Two days in to the 2012 London Olympics and there have already been a number of issues/topics/controversies/outrages for the ever pessimistic and moan-loving British public.
Groans of discontent and foreboding started pretty much as soon as the exuberant cheering died down after London was selected to host the games in 2005, and there have been a whole seven years for us Brits to grumble about whether the whole thing is worth it.
The issue of worth is, of course, a huge issue, but let’s forget about that until after the games have finished, the athletes leave their village, and various stadia across the British Isles gets dismantled and sheared down.
In a rather odd quirk of scheduling, events have started before the actual opening ceremony, but hey, we’re quintessentially eccentric and we’ll do things our own bloody way thank you very much.

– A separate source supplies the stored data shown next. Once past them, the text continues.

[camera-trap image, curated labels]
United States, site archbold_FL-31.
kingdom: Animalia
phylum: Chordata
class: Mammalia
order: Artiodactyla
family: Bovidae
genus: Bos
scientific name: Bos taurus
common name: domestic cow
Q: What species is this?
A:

The grand setting for the first event was the City of Coventry Stadium, which saw Japan beat Canada in the Women’s football. And HOORAH! Everything went to plan. The GB Women’s team also registered a victory over New Zealand at the Millennium Stadium, with various camera shots showing off the Welsh colour scheme of the seating.
Today was the first major contest, with the Great Britain Men’s team coming up against Senegal at Old Trafford, as Stuart Pearce’s men competed in the tournament for the first time since 1960.
As was with the coverage of the European Championships, there was a welcome lack of patriotic and unfounded ambition, a deluded sense that success is coming our way, and although phrases like “We’ll keep on getting better” kept being banded about, the media seemed fully aware that we are nowhere near good enough to medal.
Any remaining excitement and intrigue soon simmered down shortly after kick off, as the miserably quiet crowd was treated to miserably slow football. Quite clearly bored, the fans typically resorted to mexican waves, pathetically chanting ‘GEE BEE’ in a deep tone, and booing Craig Bellamy and Micah Richards due to them having the outright audacity to play at Manchester United’s stadium.
The commentary, much criticised at Euro 2012, was again lacklustre. Johnathan Pearce’s kept on losing himself in mindless chatter whilst Mark Lawrenson did what Mark Lawrenson always does, contribute very little.
Fifteen minutes in and he’d already referred to the team as England, a classic error which was always going to fall at his feet, and after some desperate GB defending he had the expert insightfulness to exclaim “There’s one challenge, there’s the second.” Thanks for that Mark.
Bellamy scored with a decent finish, and despite being assaulted in the box in the second half was bizarrely not awarded a penalty, much to the chagrin of our boys in blue.
Senegal’s physical approach to the game soon started to pay off as they took control of the centre, and countered from a British corner, taking advantage of some sloppy defending to equalise with minutes to go.
So, although we’re already underway we have the inevitably cringeworthy opening ceremony to look forward to tomorrow. Will it compare to Beijing’s? Of course, just in a really unflattering manner. I’m off to watch plumbers moan about not being able to use the Olympic lanes.